### [REQUIRED WORK]
With images removed, return the whole listing exactly as written.

### [EXERCISE DATA]
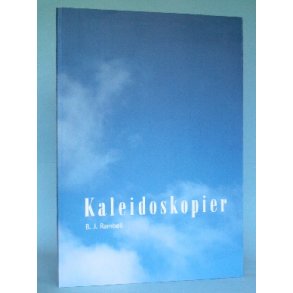 B.J. Rambøll: Kaleidoskopier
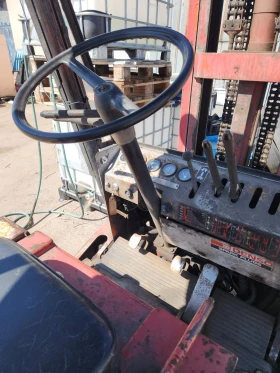 ������� ����� | Mobile.bg � ����� ������ 11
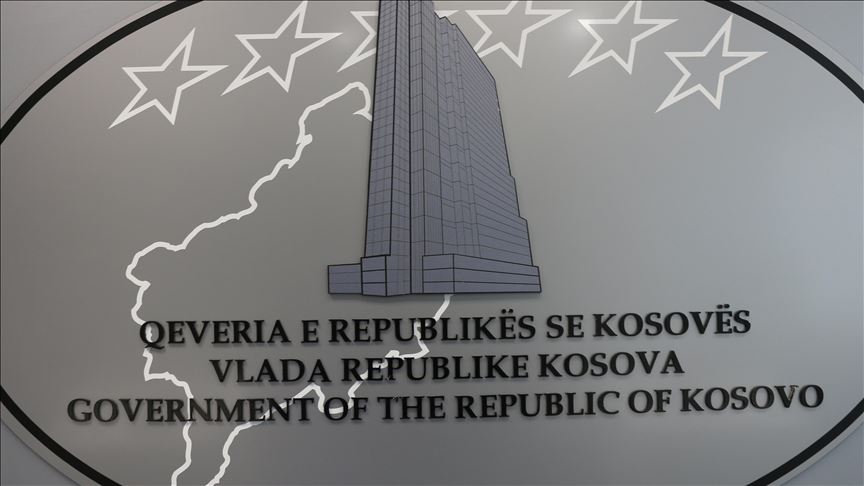 Vlada Kosova ukinula takse na uvoz sirovine iz Srbije i BIH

### [ANSWER BOX]
 B.J. Rambøll: Kaleidoskopier
 ������� ����� | Mobile.bg � ����� ������ 11
 Vlada Kosova ukinula takse na uvoz sirovine iz Srbije i BIH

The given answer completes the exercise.